Second, when both soil and roots are regarded as habitats for EcMF, the lower diversity and abundance of these habitats may account for the lower EcMF diversity in the tropics. The roots of host plants are an obligatory energy source for all EcMF. Therefore, the co-existence of different hosts enhances habitat diversity. With certain exceptions (Morris et al., 2008), host preference is rarely evident at the host species level, but is probably more important at higher taxonomic levels, that is, from genus to phylum (Ishida et al., 2007). While tropical forests are often dominated by a single ectomycorrhizal host lineage, such as the Dipterocarpaceae or certain groups of Fabaceae, temperate habitats are often composed of multiple codominant host lineages, for example, Fagales, Pinaceae and Salicaceae. Although many different dipterocarp or leguminous host species co-exist in a tropical site, their phylogenetic habitat difference is lower compared with temperate forests. Similarly, the soil habitat is less diverse in the tropics than in temperate forests. In tropical forests, the soil profile is usually poorly differentiated and has thin organic and litter layers as a result of the rapid consumption of organic matter by mesofauna and the fast decomposition rates that occur in constantly warm and humid conditions. Many temperate EcMF species display niche differentiation by soil horizons (e.g. Lindahl et al., 2007) and EcMF communities accumulate more species in better developed soils (Nara et al., 2003).

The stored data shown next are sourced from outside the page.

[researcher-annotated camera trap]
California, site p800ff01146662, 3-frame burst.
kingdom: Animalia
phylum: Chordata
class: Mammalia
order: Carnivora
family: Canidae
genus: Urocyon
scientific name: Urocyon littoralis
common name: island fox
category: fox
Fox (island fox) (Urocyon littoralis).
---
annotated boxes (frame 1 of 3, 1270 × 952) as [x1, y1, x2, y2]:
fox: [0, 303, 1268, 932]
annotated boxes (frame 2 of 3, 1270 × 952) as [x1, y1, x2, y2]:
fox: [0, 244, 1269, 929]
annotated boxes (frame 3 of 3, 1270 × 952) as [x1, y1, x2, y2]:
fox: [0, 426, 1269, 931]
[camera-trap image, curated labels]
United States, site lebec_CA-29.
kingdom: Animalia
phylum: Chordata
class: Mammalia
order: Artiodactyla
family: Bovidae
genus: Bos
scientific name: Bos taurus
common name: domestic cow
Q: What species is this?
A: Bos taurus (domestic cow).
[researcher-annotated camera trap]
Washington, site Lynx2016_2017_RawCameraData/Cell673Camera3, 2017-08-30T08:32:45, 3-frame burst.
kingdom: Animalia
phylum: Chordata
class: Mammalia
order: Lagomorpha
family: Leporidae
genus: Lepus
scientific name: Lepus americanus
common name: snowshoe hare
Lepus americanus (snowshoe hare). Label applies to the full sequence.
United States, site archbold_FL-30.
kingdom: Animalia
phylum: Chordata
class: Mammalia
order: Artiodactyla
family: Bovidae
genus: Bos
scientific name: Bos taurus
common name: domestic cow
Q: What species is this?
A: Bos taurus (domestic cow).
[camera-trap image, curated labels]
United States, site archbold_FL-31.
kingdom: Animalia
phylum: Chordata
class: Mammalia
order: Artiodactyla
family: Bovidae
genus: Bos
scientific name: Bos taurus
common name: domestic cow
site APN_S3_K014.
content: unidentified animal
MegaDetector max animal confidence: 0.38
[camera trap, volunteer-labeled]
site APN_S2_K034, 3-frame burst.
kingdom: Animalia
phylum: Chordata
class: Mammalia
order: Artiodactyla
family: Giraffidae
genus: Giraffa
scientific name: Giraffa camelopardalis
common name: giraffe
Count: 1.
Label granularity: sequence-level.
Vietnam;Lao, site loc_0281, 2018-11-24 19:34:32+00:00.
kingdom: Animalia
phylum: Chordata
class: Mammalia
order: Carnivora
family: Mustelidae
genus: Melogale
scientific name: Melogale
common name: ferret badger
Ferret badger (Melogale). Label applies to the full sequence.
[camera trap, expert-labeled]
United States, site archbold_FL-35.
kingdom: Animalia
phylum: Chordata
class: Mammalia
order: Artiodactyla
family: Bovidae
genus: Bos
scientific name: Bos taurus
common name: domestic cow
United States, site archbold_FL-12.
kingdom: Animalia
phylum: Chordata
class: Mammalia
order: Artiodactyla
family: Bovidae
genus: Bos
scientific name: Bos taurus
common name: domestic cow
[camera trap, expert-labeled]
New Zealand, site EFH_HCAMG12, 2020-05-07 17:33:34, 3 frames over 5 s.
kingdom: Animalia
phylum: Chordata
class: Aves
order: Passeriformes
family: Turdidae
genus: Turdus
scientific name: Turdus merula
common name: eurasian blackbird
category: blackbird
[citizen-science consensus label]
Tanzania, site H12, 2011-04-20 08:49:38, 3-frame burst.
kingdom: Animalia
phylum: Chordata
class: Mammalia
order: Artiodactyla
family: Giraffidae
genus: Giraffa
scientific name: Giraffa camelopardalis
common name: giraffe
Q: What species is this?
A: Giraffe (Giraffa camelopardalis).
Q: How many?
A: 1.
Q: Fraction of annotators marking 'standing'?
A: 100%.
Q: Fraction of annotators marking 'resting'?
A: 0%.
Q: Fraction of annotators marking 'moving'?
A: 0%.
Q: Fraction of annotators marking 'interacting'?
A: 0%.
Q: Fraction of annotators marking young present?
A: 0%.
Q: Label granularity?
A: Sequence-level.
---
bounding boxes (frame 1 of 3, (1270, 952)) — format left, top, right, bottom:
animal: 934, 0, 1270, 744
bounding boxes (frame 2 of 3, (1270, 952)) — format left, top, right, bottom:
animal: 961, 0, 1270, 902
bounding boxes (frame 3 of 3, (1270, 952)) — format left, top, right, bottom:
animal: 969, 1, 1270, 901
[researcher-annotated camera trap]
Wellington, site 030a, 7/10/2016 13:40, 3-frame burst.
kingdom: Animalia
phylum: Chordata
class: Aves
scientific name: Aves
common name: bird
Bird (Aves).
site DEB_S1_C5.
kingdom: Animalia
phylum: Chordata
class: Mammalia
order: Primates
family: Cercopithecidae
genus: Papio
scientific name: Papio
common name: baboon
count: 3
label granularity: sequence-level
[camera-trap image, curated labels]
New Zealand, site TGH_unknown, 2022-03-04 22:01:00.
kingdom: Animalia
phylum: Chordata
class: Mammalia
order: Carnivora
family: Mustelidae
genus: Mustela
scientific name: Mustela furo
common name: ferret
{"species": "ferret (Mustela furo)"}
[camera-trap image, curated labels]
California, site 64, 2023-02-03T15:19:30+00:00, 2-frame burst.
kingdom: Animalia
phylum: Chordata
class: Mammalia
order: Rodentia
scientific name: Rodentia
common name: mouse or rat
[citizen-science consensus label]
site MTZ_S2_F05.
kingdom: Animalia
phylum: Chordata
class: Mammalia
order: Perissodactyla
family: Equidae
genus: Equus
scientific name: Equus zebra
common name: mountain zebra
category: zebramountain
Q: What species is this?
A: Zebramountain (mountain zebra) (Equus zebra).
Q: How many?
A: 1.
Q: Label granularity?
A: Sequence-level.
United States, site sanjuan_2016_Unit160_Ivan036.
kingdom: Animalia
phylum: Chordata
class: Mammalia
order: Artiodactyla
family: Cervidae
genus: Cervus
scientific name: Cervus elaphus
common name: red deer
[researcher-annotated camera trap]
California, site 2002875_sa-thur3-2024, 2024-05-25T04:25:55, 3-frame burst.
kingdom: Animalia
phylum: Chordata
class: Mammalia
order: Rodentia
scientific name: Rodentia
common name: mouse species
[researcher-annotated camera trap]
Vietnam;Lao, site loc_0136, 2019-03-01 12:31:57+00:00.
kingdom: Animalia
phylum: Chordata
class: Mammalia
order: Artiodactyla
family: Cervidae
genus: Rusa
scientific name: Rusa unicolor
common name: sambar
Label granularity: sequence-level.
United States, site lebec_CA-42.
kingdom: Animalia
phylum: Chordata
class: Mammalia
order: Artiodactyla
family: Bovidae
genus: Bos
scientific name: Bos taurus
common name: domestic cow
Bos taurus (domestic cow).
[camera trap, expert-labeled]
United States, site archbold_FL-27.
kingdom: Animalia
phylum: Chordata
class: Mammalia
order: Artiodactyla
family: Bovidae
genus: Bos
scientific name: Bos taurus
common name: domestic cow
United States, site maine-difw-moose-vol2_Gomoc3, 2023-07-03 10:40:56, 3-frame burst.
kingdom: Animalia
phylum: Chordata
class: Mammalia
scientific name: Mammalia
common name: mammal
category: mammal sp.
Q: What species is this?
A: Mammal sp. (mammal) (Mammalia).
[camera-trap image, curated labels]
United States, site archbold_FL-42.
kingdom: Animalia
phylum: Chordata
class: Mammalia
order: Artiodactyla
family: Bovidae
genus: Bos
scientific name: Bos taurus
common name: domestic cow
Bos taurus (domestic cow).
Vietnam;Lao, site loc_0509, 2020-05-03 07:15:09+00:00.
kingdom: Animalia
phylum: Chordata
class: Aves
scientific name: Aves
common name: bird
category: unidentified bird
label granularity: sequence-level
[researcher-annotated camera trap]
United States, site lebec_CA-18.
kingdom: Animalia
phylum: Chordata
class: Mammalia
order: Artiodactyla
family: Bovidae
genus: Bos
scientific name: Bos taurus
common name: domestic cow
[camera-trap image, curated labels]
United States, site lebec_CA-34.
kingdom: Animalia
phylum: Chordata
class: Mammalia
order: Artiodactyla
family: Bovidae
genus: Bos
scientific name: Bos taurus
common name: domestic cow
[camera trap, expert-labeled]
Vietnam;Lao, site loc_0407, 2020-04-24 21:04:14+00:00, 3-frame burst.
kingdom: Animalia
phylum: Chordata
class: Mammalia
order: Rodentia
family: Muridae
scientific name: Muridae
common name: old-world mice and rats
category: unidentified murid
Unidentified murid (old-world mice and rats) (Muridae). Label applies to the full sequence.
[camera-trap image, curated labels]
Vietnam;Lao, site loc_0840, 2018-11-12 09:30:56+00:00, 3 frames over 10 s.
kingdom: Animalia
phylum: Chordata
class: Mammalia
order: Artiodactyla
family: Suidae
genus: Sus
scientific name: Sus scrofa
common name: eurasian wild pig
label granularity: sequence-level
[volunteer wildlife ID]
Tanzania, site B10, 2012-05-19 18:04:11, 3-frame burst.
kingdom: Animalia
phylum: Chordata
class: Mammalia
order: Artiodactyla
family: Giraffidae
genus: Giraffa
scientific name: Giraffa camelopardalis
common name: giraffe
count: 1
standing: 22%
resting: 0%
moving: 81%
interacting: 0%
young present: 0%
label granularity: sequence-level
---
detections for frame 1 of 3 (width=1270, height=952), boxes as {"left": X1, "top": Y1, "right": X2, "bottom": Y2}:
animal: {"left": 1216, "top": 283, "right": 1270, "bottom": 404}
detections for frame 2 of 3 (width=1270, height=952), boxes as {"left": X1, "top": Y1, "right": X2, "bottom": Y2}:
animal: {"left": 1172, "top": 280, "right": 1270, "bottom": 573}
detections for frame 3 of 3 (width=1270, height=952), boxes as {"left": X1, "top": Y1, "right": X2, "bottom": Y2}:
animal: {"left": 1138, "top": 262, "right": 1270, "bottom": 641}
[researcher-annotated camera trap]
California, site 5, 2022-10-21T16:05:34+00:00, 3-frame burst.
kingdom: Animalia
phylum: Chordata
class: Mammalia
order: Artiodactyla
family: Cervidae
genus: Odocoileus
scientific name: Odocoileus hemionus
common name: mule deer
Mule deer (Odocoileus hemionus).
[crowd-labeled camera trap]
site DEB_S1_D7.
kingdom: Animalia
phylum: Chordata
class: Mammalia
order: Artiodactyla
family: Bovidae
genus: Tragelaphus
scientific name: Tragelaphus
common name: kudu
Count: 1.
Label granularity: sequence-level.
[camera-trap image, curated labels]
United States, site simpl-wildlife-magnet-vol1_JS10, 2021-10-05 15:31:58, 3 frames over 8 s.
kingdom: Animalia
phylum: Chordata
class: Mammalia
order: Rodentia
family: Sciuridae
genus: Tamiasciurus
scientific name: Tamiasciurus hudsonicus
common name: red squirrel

Third, resource availability and fragmentation may explain the observed pattern of EcMF richness. Many temperate forests are exclusively dominated by suitable host trees that may account for 100% in basal area or the number of stems. Conversely, EcMF hosts usually contribute < 75% to the basal area in South East Asia and in monodominant patches of other tropical regions. Tropical EcM hosts are most often distributed sparsely, forming small isolated host islands in non-EcM vegetation. Fragmentation and availability of fewer EcM roots may reduce the population size of EcMF and eventually result in fewer co-existing EcMF species (Peay et al., 2007; Tedersoo et al., 2010b)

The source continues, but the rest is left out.